One important aspect of group structure is that different people have access to differing amounts of power and wealth. A small number of members of an agrarian society (typically around 1 or 2 percent) concentrates in its hands most of the power and wealth; this group consists of the elites or aristocracy. Commoners make up the rest of the population.

Another important aspect of social structure is ethnicity. Ethnicity is the group use of any aspect of culture to create internal cohesion and differentiation from other groups. An imaginary boundary separates the members of the ethnic group from the rest of humanity. For example, Greeks drew a boundary between themselves and barbarians, non-Greek speakers. The ethnic boundary can use a variety of symbolic markers—language and dialect, religion and ritualistic behaviors, race, clothing, behavioral mannerisms, hairstyles, ornaments, and tattoos. The important thing is not which markers are used, but the distinction between in-group and out-group members, between "us" and "them."

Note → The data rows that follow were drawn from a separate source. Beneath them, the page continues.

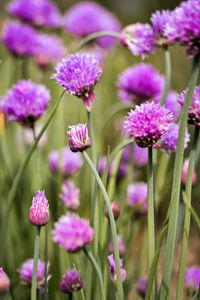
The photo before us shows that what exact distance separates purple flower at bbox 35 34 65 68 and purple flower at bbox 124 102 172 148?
0.76 meters

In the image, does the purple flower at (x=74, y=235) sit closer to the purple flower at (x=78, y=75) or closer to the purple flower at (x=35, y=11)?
the purple flower at (x=78, y=75)

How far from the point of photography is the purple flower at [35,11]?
4.55ft

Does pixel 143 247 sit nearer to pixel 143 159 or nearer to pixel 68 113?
pixel 143 159

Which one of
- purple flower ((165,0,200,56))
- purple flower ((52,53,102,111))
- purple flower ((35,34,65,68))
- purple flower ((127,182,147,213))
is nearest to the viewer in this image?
purple flower ((165,0,200,56))

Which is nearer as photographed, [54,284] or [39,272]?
[39,272]

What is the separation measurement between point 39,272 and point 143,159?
532 millimetres

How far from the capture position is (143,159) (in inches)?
45.6

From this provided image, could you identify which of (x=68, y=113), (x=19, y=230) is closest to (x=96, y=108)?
(x=68, y=113)

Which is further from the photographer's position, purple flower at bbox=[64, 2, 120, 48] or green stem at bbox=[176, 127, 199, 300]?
purple flower at bbox=[64, 2, 120, 48]

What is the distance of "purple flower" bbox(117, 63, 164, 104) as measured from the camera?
3.26 ft

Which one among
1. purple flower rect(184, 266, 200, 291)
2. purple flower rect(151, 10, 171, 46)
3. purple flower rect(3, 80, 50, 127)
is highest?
purple flower rect(151, 10, 171, 46)

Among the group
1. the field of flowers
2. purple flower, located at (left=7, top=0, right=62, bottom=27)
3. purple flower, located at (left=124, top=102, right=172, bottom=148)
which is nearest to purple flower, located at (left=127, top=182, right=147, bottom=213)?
the field of flowers

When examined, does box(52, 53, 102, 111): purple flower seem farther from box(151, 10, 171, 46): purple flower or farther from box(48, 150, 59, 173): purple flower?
box(48, 150, 59, 173): purple flower

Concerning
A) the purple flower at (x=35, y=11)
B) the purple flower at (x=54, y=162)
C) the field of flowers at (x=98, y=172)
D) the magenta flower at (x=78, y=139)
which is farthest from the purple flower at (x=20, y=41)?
the magenta flower at (x=78, y=139)
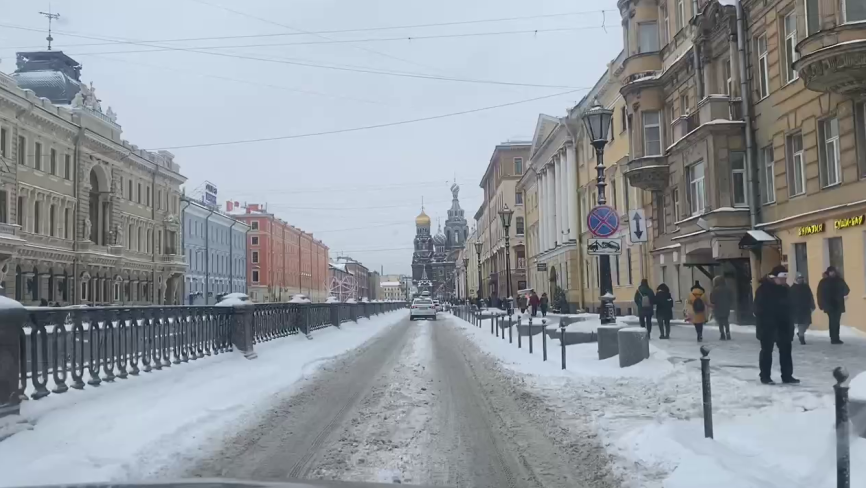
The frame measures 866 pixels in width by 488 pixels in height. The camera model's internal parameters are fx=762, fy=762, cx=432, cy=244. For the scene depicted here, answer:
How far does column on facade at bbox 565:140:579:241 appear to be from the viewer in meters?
46.6

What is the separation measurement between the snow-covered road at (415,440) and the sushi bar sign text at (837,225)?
32.4 feet

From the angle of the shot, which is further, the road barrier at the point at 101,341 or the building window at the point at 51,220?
the building window at the point at 51,220

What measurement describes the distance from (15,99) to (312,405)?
130ft

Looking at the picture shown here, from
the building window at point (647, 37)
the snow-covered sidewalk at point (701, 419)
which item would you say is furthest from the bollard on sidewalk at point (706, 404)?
the building window at point (647, 37)

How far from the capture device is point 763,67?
22.9 metres

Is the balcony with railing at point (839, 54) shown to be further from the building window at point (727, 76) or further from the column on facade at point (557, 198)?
the column on facade at point (557, 198)

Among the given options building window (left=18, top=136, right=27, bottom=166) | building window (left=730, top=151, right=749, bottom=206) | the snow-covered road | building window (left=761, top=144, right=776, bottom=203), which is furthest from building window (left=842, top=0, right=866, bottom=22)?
building window (left=18, top=136, right=27, bottom=166)

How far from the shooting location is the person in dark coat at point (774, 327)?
10.2m

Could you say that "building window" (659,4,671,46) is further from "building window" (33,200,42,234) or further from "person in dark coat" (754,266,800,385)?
"building window" (33,200,42,234)

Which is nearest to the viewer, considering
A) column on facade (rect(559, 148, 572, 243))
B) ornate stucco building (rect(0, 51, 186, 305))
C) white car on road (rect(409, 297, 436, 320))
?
ornate stucco building (rect(0, 51, 186, 305))

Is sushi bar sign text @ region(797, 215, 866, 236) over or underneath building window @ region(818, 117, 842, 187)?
underneath

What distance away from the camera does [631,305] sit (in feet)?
117

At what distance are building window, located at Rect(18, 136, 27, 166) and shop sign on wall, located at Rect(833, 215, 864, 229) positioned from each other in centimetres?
4265

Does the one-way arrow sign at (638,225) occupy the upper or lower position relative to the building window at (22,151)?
lower
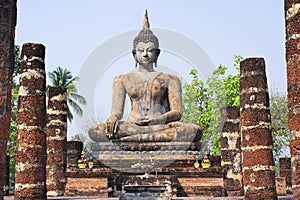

People usually have multiple ethnic identities nested within each other. An inhabitant of Dallas can be simultaneously a Texan, an American, and a participant in Western civilization. The broadest groupings of people that unite many nations are usually called civilizations, but I prefer to call such entities metaethnic communities (from the Greek meta, "beyond," and ethnos, "ethnic group" or "nation"). My definition includes not only the usual civilizations—the Western, Islamic, and Sinic—but also such broad cultural groupings as the Celts and Turco-Mongolian steppe nomads. Typically, cultural difference is greatest between people belonging to different metaethnic communities; sometimes this gap is so extreme that people deny the very humanity of those who are on the other side of the metaethnic fault line.

Historical dynamics can be understood as a result of competition and conflict between groups, some of which dominate others. Domination, however, is made possible only because groups are integrated at the micro level by cooperation among their members. Within-group cooperation is the basis of inter-group conflict, including its extreme versions such as war and even genocide.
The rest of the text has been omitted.